Sin embargo, los apelativos de música obsoleta y arcaica están formulados desde un fuerte e insípido paradigma y hacen parte del posicionamiento que ha alcanzado la marca MC en nuestros días: "música para viejitos, compuesta por viejitos y escuchada por viejitos que, por lo viejitos, casi ya ni escuchan". Ello quizá corresponda a que hubo pioneros en nuestra música vernácula andina colombiana que por décadas instauraron en la cultura piezas fundamentales del folclor nacional a través de obras musicales tan hermosamente locales y rurales como Hurí o La ruana. A los Garzones y Collazos, a los Morales, a los Silvas y Villalbas, a los Rangeles, a los a los Arellanos y a tantos otros de una lista cercana a lo interminable debemos la maravilla de los primeros públicos y discos de MC vendidos. Y pasaron numerosos años para que surgiera la nueva ola de hacedores de MC, juglares del bambuco contemporáneo tan estrechamente ligados a sus antecesores. Una gran mayoría de quienes cultivan hoy la MC desde una perspectiva renovada son hijos, nietos o choznos de quienes rasgaron tiple, blandieron bandola y percutieron cucharas en tiempos anteriores.

Como esa continuidad generacional o de "vecindad de barrio" parece no asegurar la permanencia de la MC, aflora una especie de "peligro de extinción". Por varias razones: primero, una guabina se aprecia y se rumbea de otra forma y, definitivamente, no es masiva; segundo, expresiones de la música andina colombiana como el bambuco y el pasillo han envejecido con sus escuchas; tercero, MC significa música colombiana y no música comercial; cuarto, sus públicos son de inmensas minorías que prefieren apreciar acordes y frases en silencio que luchar contra decibeles y loops en una discoteca.
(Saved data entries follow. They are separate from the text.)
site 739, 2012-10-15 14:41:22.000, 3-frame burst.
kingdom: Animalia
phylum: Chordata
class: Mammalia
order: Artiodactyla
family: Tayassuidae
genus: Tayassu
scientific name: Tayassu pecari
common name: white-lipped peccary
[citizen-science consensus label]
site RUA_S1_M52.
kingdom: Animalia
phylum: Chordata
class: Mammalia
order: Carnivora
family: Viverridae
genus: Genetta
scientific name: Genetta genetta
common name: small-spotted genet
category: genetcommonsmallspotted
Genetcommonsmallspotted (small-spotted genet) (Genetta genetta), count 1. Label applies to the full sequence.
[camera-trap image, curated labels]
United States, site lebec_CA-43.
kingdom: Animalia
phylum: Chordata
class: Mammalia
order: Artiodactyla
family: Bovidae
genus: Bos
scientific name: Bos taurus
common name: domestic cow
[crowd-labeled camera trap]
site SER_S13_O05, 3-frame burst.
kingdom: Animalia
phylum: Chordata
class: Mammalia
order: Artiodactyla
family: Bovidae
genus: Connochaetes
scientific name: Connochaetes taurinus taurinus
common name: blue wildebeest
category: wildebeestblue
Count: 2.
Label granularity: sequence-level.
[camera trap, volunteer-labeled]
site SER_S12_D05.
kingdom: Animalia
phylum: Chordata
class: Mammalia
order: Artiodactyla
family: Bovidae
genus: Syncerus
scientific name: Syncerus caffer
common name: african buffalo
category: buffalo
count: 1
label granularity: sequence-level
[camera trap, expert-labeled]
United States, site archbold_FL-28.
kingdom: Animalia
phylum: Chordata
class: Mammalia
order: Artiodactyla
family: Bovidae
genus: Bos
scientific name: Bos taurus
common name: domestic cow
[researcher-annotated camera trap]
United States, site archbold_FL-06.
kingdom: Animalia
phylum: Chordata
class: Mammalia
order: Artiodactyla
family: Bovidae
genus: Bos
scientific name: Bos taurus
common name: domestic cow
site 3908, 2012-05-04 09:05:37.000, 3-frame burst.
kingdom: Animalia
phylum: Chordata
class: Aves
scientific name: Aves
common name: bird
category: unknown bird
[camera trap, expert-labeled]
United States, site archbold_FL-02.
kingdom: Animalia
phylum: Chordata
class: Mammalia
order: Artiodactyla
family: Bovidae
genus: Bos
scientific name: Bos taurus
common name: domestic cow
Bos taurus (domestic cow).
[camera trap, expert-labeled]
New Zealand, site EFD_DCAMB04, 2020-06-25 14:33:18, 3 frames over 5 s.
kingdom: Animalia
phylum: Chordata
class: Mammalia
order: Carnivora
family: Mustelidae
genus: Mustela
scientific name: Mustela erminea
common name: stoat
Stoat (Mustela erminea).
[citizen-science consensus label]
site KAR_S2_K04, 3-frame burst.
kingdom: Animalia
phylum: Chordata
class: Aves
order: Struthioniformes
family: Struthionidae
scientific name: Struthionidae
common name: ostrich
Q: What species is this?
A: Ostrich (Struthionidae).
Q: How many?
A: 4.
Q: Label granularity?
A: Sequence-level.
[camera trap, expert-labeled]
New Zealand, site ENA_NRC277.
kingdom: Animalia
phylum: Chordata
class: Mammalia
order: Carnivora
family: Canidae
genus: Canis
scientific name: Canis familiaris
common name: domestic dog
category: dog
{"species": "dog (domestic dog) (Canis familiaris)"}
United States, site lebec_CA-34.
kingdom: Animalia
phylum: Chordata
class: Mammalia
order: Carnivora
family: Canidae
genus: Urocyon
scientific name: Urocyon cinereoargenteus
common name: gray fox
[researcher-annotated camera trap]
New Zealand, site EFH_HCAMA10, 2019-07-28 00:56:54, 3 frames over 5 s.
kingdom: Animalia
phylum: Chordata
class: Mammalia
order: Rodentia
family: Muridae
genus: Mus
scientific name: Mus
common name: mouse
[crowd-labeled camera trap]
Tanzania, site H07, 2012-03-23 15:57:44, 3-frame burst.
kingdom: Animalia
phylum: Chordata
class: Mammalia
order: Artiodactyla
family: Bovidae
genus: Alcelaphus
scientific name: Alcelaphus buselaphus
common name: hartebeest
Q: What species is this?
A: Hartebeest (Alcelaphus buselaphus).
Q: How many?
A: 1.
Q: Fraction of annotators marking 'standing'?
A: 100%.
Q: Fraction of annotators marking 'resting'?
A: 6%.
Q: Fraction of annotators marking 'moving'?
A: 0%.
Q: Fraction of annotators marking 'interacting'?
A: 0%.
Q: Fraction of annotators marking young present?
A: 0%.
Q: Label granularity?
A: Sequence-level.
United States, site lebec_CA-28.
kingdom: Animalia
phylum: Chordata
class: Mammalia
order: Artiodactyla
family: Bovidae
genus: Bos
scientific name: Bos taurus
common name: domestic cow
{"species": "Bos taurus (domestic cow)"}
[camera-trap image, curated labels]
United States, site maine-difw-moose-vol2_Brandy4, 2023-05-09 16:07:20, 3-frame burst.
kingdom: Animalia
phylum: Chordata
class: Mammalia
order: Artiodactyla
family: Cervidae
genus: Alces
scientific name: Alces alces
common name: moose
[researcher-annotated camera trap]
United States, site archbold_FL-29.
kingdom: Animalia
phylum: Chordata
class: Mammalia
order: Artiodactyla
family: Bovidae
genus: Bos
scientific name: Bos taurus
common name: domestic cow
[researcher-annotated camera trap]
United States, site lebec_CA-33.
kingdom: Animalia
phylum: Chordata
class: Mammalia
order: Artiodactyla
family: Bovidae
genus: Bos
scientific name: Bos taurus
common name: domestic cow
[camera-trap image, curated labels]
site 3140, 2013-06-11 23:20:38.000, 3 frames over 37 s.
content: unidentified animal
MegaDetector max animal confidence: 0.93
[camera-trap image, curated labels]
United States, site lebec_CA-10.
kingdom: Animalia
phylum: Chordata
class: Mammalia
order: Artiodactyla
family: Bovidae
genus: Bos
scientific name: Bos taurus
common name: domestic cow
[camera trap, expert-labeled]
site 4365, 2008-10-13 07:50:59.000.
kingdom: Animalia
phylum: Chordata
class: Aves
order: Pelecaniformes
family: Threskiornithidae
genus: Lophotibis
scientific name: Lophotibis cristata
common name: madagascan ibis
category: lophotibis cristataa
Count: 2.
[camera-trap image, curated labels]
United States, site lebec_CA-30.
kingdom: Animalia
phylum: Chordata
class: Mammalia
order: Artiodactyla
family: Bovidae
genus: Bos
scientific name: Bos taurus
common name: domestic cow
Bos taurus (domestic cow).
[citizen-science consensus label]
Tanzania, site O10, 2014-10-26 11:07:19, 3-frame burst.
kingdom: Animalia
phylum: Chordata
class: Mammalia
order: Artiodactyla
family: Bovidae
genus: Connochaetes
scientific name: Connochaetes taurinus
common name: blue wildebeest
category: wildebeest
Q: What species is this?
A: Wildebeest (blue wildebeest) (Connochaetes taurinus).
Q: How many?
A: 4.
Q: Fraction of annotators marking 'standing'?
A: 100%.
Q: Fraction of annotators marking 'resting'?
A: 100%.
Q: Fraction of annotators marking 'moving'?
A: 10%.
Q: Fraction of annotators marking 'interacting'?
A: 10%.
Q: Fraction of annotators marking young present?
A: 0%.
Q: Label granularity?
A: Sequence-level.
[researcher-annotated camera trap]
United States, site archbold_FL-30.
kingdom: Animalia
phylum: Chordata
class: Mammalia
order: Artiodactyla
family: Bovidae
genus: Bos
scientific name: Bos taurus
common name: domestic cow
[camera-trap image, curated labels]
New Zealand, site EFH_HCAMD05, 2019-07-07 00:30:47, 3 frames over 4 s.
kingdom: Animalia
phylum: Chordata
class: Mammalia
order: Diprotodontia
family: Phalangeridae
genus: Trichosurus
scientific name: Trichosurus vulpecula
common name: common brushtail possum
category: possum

Entonces, lo que parece una causa embolatada, se convierte en una enorme posibilidad para que la MC sobreviva. La esencia prevalece, porque la tierra huele a bambuco, porque existen ahora nuevos juglares: los Laverde, Grajales, De las Torre, Muñoz, agrupaciones como Campanita, Plecto, Guafas, para mencionar sólo algunos, muy urbanos y actuales, que remozan y reinventan desde la interpretación y la composición, porque entienden que así transforman también la forma de escuchar.

Y todo porque la tierra también jala desde un tiple; porque los puristas están entendiendo que hay nuevas formas de narrar historias desde la música; porque los festivales de Aguadas, de Pereira, de Vélez, de Santafé de Antioquia, de Ibagué, de Neiva están a la orden del día; porque esta semana el Festival del Mono Núñez se vestirá de aplausos, como siempre desde hace 32 años. Porque allí, aunque asistan los hijos de los hijos, los mismos con las mismas y los nuevos con algo que mostrar, se respirará aire puro colombiano, a pesar del reguetón.